**Given exercise 1:** Write out the part of the National Science Foundation speech on sustainability from "From the inside-NSF" up to and including "not, know about.", copying it word for word.
**Given exercise 2:** Carry the National Science Foundation speech on sustainability forward from the point at which it stops.

**Text shown:**
Vision from the National Science Foundation

at the
National Academy of Sciences Symposium on
Science, Innovation, and Partnerships for Sustainability Solutions

Pew DC Conference Center
Washington, DC

May 16, 2012

Photo by Sandy Schaeffer

Thank you, Pam [Matson]. Good morning, everyone. I really appreciate the opportunity to be here. I also want to thank Pam for her leadership and efforts in working with the various people she mentioned in pulling this meeting together over a substantial period of time. I also would like to thank Ralph Cicerone for hosting this event at the National Academies.

As Pam mentioned, the population of the world is going to increase by another two billion people in the next few decades, and that's adding [the equivalent of] one extra China of today and one extra India of today to the population of the world. That represents approximately a third additional increase to the population of the world, whether we're talking about energy, sustainability, environmental sustainability, ocean acidification, rising sea levels, climate change, transportation, open infrastructure; it's really going to tax an already taxed system.

From a National Science Foundation perspective, as scientists, we can look at this as an in vivo experiment where the outcome is so critical to our survival, we cannot take chances. It's highly risky and the experiment is not very finely tuned, and we don't necessarily have well-established control conditions. So, how do we move forward under these circumstances? This is a great intellectual challenge, both for funding and for exciting young people. On top of that, educating young people about sustainability is going to be key, and that's another area where the National Science Foundation has a huge role to play.

Now, NSF, through collaboration with our sister agencies, many international partners, the National Academies, and the Office of Science and Technology Policy has been a key partner in a variety of activities. I'll just mention the three of them that have brought us together: First, the USGCRP [US Global Change Research Program], with the recent developments and announcements related to global change. Second, the Belmont Forum, where there's been significant international conversation and collaboration for co-funding to look at issues that will move us forward. And, third, the ICSU [International Council for Science] research alliance and Future Earth Initiative, and this is another area where a number of entities have come together to focus on the issue of sustainability. I would like to take this opportunity to thank the entire senior leadership team of NSF, all the assistant directors and all the directorates, and, especially, Dr. Tim Killeen who has taken a lead role through his leadership in geological sciences, which I would say has been somewhat at the epicenter of this activity within the National Science Foundation.

I want to talk briefly about a few of the initiatives that NSF has been embarking on for the past few years with renewed interest and with accelerating speed and momentum. Of course, perhaps the most visible, coherent, and transparent of these activities is the SEES initiative, Science, Engineering and Education for Sustainability. Formally, it represents approximately $200 million of annual investment on the part of NSF. But, informally, it's significantly more than that, if you count the intellectual overlap and the intersection of various activities across the Foundation with the SEES initiative.

From the inside-NSF perspective, it also is enormously helpful in fostering something that I'm personally passionate about, what I call "OneNSF." And SEES is a very good example of OneNSF, an agency-wide activity where every Office and every Directorate at NSF collaborates in both education and research, in bringing together fundamental basic research. But it also looks at, as Pam mentioned, use-inspired research or Pasteur's Quadrant, with a clear focus on the very survival of the planet. And so, this is a great example of an activity from an internal perspective that moves us forward on a variety of fronts. I want to talk about a few examples of activities that intersect with the spirit of SEES that many of you may, or may not, know about.

**Data extract:**
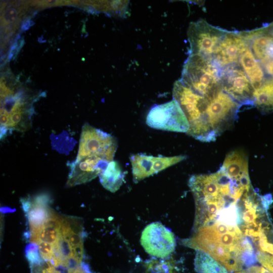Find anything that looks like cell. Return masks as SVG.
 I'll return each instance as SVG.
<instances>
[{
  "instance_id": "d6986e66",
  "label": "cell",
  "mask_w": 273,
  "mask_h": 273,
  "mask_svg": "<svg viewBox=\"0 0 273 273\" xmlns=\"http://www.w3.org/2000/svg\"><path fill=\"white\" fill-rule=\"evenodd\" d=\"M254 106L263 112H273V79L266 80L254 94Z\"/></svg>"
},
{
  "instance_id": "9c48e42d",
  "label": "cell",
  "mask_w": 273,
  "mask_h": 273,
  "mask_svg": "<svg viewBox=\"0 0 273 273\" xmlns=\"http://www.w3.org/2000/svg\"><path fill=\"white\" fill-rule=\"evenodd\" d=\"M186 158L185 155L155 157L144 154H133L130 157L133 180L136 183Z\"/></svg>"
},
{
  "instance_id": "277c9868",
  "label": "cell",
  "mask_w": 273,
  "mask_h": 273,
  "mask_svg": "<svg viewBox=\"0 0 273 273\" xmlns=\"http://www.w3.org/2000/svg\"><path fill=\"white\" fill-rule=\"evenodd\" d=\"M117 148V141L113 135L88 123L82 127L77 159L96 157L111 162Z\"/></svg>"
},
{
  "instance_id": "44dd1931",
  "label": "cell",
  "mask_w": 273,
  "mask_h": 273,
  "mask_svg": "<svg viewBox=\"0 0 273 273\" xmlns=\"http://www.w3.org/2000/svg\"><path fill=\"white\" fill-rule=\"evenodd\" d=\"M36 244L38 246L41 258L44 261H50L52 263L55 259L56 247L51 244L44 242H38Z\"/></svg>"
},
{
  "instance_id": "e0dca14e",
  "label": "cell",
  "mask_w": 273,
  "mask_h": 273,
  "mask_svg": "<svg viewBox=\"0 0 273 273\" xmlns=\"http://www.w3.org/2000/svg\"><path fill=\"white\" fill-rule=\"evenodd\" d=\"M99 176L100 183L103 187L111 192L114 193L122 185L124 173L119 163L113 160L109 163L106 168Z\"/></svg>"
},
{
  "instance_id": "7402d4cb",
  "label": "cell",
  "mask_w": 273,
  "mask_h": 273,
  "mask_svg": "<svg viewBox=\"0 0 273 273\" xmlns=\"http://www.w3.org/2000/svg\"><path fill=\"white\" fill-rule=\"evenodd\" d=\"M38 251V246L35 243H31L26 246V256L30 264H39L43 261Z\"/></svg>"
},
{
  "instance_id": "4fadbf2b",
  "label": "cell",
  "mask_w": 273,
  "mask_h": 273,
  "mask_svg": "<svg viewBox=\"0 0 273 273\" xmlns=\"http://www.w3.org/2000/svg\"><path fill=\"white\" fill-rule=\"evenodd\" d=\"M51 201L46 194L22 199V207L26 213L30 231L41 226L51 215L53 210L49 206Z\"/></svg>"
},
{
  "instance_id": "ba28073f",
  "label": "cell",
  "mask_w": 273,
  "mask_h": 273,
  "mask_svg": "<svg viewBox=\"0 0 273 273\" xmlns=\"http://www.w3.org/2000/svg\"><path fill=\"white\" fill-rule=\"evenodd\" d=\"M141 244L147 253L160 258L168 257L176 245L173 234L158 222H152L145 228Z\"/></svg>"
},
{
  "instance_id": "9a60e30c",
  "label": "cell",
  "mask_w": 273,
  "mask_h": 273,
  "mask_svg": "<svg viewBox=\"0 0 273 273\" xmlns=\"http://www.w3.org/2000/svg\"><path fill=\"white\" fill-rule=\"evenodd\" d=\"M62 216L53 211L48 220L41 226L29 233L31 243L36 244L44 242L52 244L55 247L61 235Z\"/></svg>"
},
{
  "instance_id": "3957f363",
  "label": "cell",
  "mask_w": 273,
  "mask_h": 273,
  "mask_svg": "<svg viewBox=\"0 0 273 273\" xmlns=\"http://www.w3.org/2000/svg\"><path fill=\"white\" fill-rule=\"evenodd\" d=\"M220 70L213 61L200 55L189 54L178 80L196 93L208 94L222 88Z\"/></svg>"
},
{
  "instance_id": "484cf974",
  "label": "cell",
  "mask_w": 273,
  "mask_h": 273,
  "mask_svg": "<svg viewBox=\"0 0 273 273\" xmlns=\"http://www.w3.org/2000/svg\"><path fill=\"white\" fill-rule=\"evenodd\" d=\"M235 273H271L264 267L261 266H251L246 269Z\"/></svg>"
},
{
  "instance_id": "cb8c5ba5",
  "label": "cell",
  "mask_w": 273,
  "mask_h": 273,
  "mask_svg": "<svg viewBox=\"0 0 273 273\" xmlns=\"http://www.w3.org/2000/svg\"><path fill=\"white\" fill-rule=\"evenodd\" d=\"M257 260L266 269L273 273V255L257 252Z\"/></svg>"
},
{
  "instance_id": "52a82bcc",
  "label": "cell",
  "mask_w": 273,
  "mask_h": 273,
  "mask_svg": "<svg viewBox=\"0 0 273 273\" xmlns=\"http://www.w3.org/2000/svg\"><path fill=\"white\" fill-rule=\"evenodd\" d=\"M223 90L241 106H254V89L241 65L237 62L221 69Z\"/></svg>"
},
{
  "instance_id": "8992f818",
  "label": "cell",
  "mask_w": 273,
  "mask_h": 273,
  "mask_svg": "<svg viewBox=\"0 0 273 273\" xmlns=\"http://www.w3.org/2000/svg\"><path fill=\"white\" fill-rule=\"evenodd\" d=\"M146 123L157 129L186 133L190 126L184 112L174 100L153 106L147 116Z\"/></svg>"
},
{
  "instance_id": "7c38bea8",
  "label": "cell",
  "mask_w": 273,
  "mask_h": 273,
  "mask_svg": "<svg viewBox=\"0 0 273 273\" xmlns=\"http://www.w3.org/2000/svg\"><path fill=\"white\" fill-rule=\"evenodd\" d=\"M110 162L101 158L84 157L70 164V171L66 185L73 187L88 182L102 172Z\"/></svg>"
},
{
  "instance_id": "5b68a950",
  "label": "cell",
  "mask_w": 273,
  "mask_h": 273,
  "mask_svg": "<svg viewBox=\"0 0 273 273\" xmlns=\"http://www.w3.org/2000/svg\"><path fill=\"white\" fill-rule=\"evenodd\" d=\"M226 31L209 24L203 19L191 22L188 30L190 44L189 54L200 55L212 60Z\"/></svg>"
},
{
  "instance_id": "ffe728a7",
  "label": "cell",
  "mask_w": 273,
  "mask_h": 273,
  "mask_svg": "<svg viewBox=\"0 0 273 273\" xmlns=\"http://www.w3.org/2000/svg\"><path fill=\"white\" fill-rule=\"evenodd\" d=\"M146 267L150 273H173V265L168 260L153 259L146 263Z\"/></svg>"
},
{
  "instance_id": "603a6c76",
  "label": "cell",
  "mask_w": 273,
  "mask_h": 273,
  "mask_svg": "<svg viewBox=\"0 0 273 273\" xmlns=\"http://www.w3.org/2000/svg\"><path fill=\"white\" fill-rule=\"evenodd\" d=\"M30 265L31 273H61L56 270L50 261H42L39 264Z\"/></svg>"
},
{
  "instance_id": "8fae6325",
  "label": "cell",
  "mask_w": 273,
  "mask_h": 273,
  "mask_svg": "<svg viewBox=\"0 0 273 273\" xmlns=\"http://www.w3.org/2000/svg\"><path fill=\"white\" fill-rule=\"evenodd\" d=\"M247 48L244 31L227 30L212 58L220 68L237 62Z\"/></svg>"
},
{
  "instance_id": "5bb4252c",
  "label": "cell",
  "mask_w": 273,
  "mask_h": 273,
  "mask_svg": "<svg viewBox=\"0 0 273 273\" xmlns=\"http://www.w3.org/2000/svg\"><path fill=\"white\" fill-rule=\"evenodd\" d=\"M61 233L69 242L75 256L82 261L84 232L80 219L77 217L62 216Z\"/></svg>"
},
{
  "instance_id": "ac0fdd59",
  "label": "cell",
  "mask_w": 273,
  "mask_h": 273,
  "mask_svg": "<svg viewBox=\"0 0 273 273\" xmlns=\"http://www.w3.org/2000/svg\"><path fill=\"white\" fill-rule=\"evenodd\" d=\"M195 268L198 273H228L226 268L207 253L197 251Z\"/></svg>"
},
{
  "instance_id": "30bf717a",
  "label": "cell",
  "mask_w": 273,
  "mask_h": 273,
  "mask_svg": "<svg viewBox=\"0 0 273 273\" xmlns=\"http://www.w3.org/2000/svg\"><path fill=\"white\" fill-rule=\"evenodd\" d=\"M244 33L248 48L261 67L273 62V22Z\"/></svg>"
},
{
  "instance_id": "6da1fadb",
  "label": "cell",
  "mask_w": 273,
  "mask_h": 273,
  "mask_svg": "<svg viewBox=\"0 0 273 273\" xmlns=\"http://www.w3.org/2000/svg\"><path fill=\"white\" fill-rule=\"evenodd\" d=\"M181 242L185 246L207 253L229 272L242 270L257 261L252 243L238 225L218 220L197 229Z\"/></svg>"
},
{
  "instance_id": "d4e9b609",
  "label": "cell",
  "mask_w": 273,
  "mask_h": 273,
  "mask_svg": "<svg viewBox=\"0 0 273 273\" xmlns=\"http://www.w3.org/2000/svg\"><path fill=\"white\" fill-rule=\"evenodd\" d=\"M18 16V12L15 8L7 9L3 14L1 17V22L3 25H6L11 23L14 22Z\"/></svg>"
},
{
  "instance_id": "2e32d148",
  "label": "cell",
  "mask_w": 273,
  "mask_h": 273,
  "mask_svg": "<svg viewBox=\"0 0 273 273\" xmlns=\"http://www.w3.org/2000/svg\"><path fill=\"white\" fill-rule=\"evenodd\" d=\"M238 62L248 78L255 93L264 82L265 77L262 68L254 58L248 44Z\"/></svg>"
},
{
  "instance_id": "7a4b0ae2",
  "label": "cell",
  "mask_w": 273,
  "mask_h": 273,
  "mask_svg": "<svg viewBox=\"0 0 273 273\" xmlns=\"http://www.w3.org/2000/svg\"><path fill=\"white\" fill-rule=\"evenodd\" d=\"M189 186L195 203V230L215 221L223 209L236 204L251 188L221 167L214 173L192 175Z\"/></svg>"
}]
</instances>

--

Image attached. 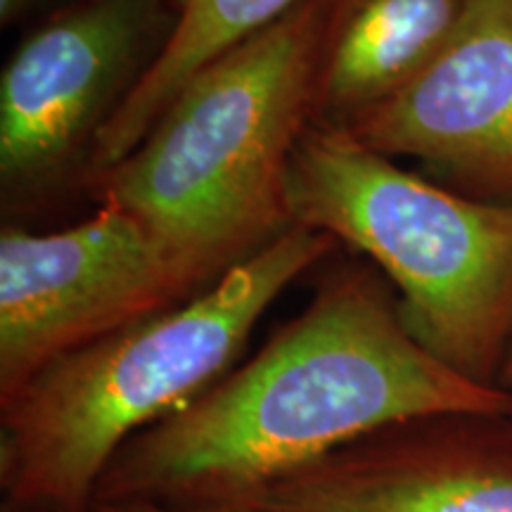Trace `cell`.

* * *

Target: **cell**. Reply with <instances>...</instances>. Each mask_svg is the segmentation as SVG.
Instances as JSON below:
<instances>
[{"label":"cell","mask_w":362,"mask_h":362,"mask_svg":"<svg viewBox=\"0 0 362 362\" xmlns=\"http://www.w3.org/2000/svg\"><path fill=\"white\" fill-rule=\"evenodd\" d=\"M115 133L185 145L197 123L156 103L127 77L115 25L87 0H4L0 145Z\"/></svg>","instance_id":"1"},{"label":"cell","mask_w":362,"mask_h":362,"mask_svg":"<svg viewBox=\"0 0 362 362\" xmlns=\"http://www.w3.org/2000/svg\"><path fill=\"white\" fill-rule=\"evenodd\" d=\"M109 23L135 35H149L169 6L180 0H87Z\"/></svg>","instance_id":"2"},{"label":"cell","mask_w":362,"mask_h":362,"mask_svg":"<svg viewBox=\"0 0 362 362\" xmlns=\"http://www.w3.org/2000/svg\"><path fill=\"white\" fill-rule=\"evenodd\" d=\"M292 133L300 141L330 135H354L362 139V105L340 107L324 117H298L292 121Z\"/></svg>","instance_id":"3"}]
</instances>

**Exercise response 1:**
From the inside-NSF perspective, it also is enormously helpful in fostering something that I'm personally passionate about, what I call "OneNSF." And SEES is a very good example of OneNSF, an agency-wide activity where every Office and every Directorate at NSF collaborates in both education and research, in bringing together fundamental basic research. But it also looks at, as Pam mentioned, use-inspired research or Pasteur's Quadrant, with a clear focus on the very survival of the planet. And so, this is a great example of an activity from an internal perspective that moves us forward on a variety of fronts. I want to talk about a few examples of activities that intersect with the spirit of SEES that many of you may, or may not, know about.

**Exercise response 2:**
As I mentioned, education is a very important component of SEES. Just to give you one quantitative example, NSF has 170 IGERT projects [Integrative Graduate Education and Research Traineeship Program]. These are for graduate education. We typically fund up to $3 million per IGERT over a course of five years. Forty percent of the current IGERT programs, 40 percent of 170 IGERT projects, currently have some significant SEES flavor. So, that gives you an example of the importance attached to the topic of sustainability in both science/engineering, and education within NSF.

Another program we launched just last year it has a long acronym, in the spirit of Washington. It's called INSPIRE [Integrated NSF Support Promoting Interdisciplinary Research and Education]. Simply put, it's for interdisciplinary research, and, given that SEES very much is an example of a highly interdisciplinary activity, the idea of INSPIRE is to make sure that perhaps very high-risk but highly transformative ideas, even those coming from a single individual, don't fall through the traditional disciplinary cracks.

It will also mean within NSF, as we go through a rigorous merit review process, we have the mechanisms and the boldness to identify ideas that could be highly transformative, especially those ideas from people who don't have an established track record; this is difficult to do. In universities at least, when we evaluate people for tenure based on interdisciplinary work, we have six to seven years of data points to assess. But, with a proposal from a young person, we don't have the opportunity to do that. So, how does an agency like NSF attempt to examine how truly transformative research--that could change the world--could be identified and nurtured, especially research proposed by those without experience?

Another activity that has a huge impact from a nurturing-of-science point of view is a program called PIRE, Partnerships for International Research and Education. NSF, in partnership with a number of countries, will identify topical areas that could support collaborative research. And, "sustainability" is a theme identified for this year to promote that collaboration on an international scale.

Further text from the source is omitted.